Si les pléonasmes panacée universelle, monopole exclusif ou 16 heures de l’après-midi peuvent toujours être entendus à l’écoute des médias, deux ont actuellement la vedette dans le discours des professionnels comme dans celui des invités : prévoir à l’avance et au jour d’aujourd’hui.
Prévoir à l’avance
Il est évident que l’on ne peut pas prévoir après coup, et le préfixe « pré » contient déjà l’idée d’antériorité. L’expression « prévoir à l’avance », souvent relevée dans les journaux télévisés, et plus encore dans les émissions d’animation ou les séries, tient au fait que, pour le locuteur, l’action a été prévue de longue date et non au dernier moment.
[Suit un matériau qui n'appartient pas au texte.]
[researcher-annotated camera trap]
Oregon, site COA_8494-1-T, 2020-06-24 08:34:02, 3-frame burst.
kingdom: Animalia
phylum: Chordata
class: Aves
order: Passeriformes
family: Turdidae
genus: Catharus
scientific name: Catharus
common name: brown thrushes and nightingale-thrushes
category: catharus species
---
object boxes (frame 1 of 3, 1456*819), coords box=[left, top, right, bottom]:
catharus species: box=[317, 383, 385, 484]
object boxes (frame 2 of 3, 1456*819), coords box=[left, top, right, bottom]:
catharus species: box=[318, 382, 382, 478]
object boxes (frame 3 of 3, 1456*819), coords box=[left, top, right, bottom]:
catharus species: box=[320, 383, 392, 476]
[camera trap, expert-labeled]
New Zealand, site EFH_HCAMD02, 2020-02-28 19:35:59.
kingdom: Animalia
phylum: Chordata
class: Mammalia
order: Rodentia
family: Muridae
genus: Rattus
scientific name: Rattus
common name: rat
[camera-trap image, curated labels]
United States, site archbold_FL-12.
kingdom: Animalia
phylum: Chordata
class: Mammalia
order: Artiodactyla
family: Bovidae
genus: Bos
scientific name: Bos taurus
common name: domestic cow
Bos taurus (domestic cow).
Certains journalistes, conscients de cette redondance, insistent sur la durée en ajoutant « très à l’avance », « depuis très longtemps » ou « de longue date ». A la radio, l’autocorrection étant entrée dans l’usage, les animateurs n’hésitent pas à commenter leurs propos et à dénoncer leurs propres incorrections : « Il aurait fallu prévoir à l’avance, pardon, j’ai employé un affreux pléonasme, il aurait fallu prévoir tout simplement ».
Au jour d’aujourd’hui
Pléonasme devenu un véritable tic de langage chez certains animateurs, l’expression « au jour d’aujourd’hui », qui appartient à la langue familière, est ressentie comme une forme d’insistance pour souligner l’opposition entre le temps actuel et le temps passé.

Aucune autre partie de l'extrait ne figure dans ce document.